Peter: First, I get to meet some really amazing people. Most people who come for coaching are highly accomplished people who just need help seeing a problem from a different angle. It is totally energizing to meet such cool people. The other is actually the variety – I love it. If I were at a desk, doing the same thing every day, I would wither. My days are totally cool.
Blaise: What are some common misconceptions about coaching?
Peter: There are two and they’re really bad. The first is that coaching is akin to therapy, which it’s not. Therapists diagnose and treat mental health concerns. Coaches do not. The second is that coaches tell you how to solve your problems. That’s when you hire a consultant. Coaching is not giving advice. I’m cautious about the ethics of advice, because I bear no consequence for any advice I give you. Coaching is about helping you figure out what’s best for you. I always say, “If you know what you don’t know, hire a consultant. If you’re not sure what you don’t know, hire a coach.”
Blaise: What’s the coaching community like?
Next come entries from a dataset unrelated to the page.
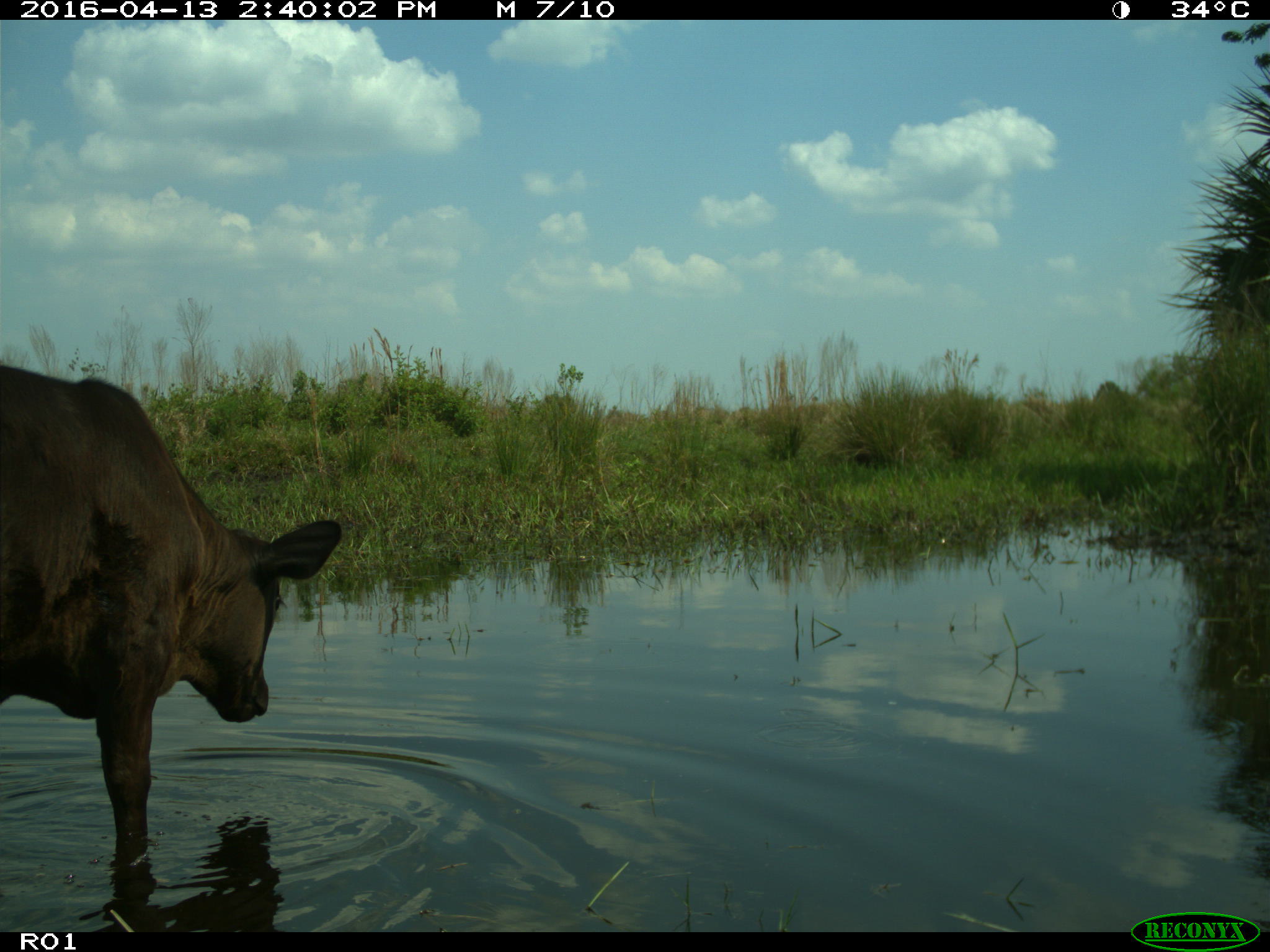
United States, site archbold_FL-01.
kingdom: Animalia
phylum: Chordata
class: Mammalia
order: Artiodactyla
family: Bovidae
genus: Bos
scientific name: Bos taurus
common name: domestic cow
Peter: There are big consulting or coaching groups that develop their own community. But for independent people like me, we love talking to each other, because we get it… and each other. Good coaches are really good listeners. None of us tell each other what to do, we just listen. [Stephanie Lowe, Alexa Cole, and I] will call each other up or Slack each other, and say, ‘Hey, do you have half an hour? I just need to get some perspective on something.’
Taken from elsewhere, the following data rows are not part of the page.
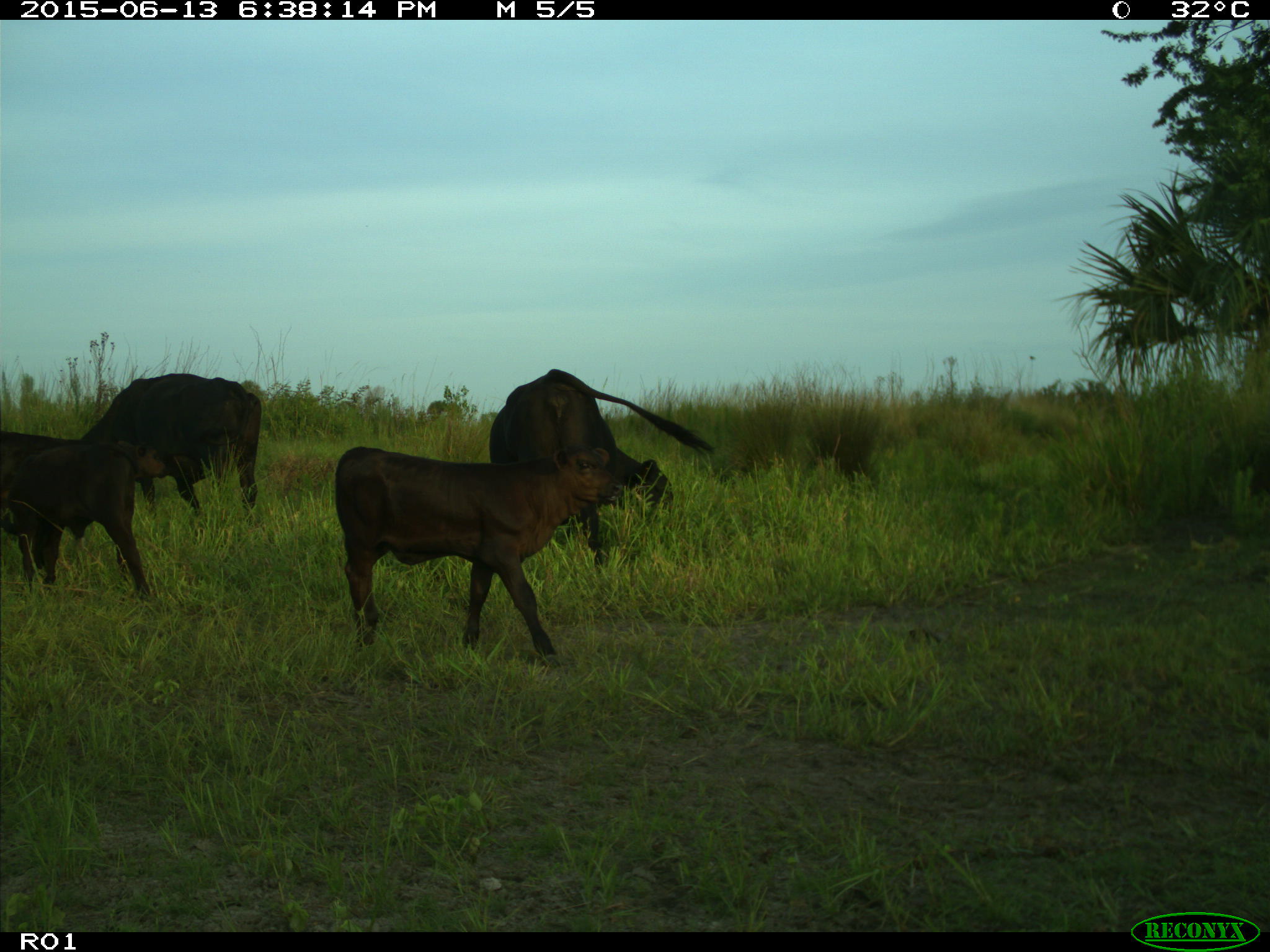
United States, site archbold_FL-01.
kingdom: Animalia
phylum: Chordata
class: Mammalia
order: Artiodactyla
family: Bovidae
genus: Bos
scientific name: Bos taurus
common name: domestic cow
Blaise: When did you join VCET? How did you hear about it?
Peter: I had been coming back to Burlington for 15 years since we have family here. My wife was born in Burlington – her family has lived in Vermont for at least seven generations – so this was the place we wanted to come back to. But when we returned, I didn’t want to work out of my house, which is what I did during the pandemic. I needed to be around people. I needed to connect. VCET is exactly the right size. It’s a place where you can work with people who could become your friends.
Blaise: What’s been one highlight of your time with VCET?
Peter: VCET represents the absolute best of the Vermont entrepreneur community. Just the absolute best. Everybody is generous with their time. They’re generous with their attention and praise. They genuinely believe that each other can make a difference. It is just such a perfect Vermont ecosystem. When people say ‘VCET family’, I mean, we’re not actually a family, but boy it feels that way in a good way.
Blaise: How else do you stay busy, Peter? What do you do in your free time?
Peter: In terms of hobbies, there are probably three. I have a garden plot up at Rock Point North Community Garden, so I spend a lot of time there, fighting weeds and losing most of the time. I play a lot of pickleball; this summer, I’ve not played as much. I also do a lot of tabletop gaming – board games, and role-playing games. And then my new hobby…is building my own teardrop trailer.
Blaise: Is there anything else that I should know for this profile?
Peter: When people talk about the work that I do, it’s important to understand that consulting and coaching run on parallel tracks to each other, but they are really very different things. I’m constantly asking people ‘do you want to talk to consultant Peter? Or do you want to coach Peter?’ That informs the way I approach stuff, like talking to you today or connecting with clients, trying to find out what they need, before I start offering solutions.
This interview has been lightly edited for brevity and clarity.